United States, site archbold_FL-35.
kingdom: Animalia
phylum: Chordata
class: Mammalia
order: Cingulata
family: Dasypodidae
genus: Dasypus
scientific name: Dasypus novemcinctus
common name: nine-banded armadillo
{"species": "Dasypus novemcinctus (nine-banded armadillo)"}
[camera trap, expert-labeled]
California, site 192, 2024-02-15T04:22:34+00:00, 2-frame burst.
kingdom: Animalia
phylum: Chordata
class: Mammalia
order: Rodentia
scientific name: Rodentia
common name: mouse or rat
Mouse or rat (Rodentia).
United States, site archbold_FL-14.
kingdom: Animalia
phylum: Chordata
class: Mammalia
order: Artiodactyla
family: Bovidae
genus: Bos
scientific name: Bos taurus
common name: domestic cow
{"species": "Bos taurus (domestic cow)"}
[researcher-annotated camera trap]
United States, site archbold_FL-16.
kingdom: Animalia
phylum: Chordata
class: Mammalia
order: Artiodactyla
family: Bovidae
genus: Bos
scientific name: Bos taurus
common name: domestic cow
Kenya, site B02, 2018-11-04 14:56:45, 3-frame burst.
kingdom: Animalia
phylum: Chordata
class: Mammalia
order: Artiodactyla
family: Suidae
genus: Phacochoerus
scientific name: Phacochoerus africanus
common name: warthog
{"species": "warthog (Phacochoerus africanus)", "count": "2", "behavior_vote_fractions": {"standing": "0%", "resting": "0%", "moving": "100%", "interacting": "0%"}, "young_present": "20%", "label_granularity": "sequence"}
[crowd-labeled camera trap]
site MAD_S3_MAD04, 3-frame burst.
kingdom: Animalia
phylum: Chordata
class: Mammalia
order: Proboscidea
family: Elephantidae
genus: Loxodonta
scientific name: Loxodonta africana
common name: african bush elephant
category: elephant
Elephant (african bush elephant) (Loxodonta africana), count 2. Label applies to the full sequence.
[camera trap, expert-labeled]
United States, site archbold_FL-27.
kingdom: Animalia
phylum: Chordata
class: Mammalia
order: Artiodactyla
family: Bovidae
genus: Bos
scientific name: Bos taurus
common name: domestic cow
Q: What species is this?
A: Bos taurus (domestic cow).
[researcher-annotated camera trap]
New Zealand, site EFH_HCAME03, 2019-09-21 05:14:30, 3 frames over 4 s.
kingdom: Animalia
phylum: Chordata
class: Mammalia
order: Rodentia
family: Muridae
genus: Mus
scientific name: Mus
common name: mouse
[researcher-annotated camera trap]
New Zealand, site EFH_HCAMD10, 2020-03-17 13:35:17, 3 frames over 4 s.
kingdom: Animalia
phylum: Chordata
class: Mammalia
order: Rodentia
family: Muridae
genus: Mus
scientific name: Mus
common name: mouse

◆ ◆ ◆ ◆ ◆

Pull out each line of the records holding the string "United".

United States, site archbold_FL-35.
United States, site archbold_FL-14.
United States, site archbold_FL-16.
United States, site archbold_FL-27.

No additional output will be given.